(Information begins)

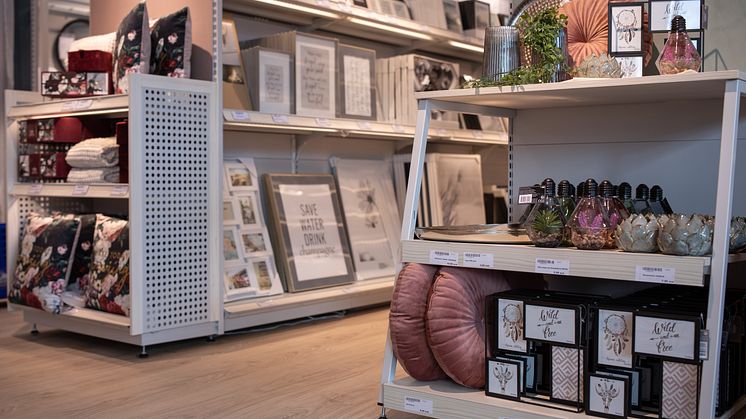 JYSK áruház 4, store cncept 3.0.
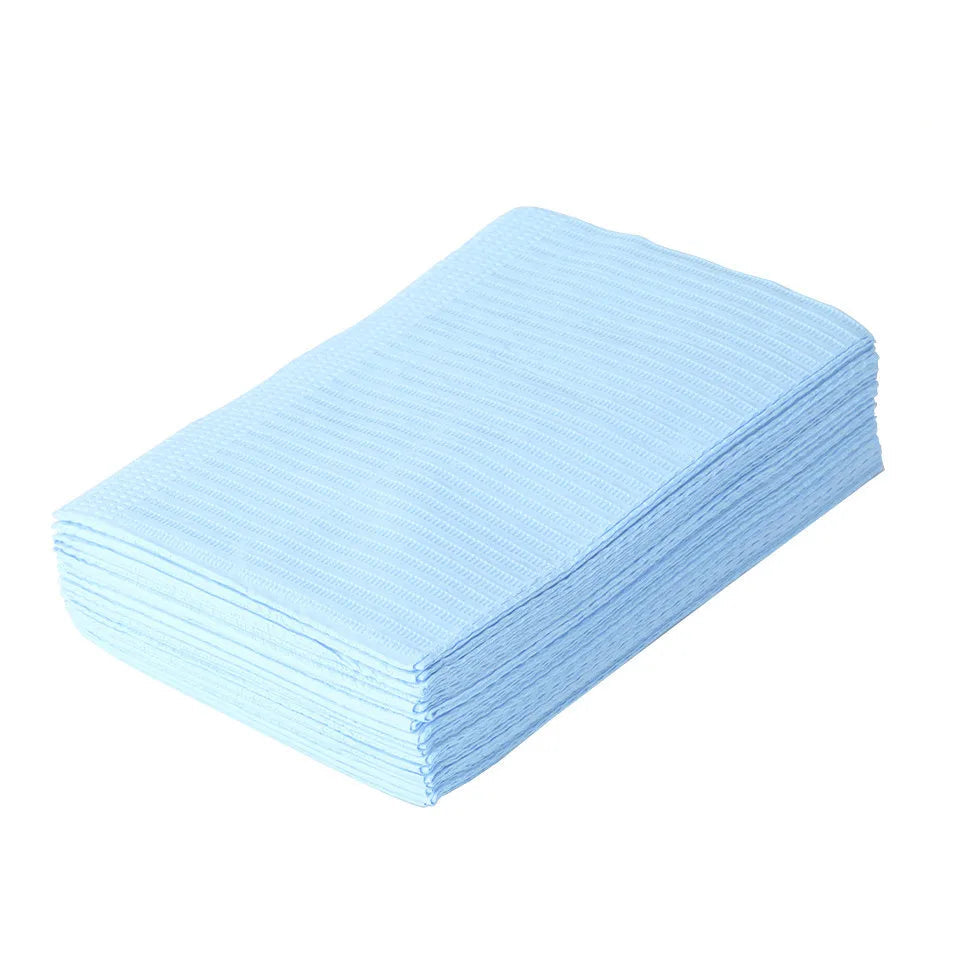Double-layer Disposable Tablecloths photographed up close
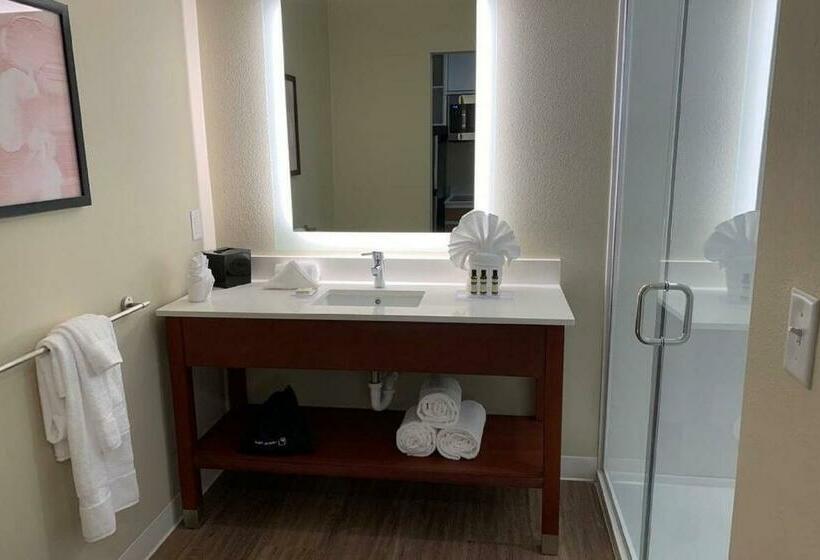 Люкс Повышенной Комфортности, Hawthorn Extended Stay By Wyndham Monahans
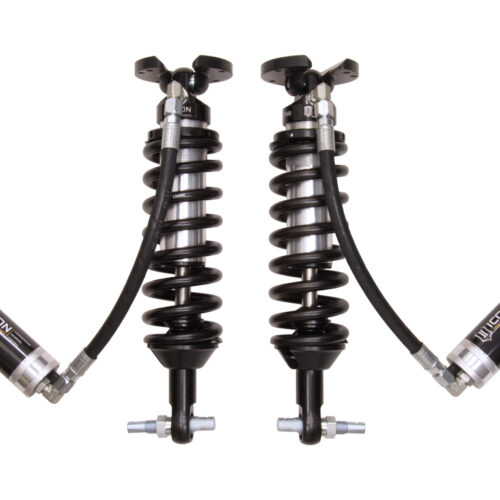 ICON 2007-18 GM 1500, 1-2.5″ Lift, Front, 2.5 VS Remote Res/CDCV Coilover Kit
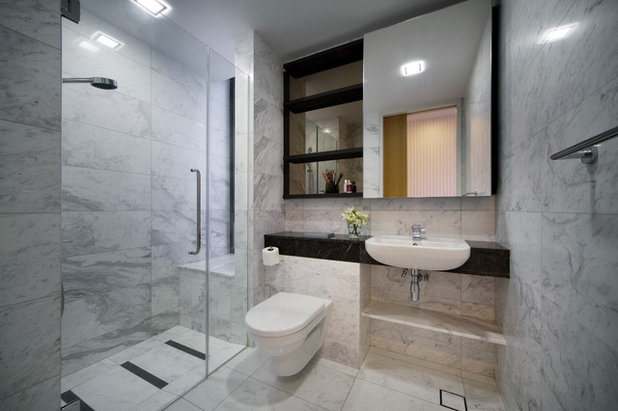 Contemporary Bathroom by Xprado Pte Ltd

(Information ends)
(Information begins)

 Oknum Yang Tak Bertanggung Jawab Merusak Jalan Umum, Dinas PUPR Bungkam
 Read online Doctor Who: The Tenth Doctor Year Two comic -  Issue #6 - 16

(Information ends)

- Prompt -
Please count how many of the items above contain the string "Tenth" with matching capitalization, and give only that number.

- Problem solution -
1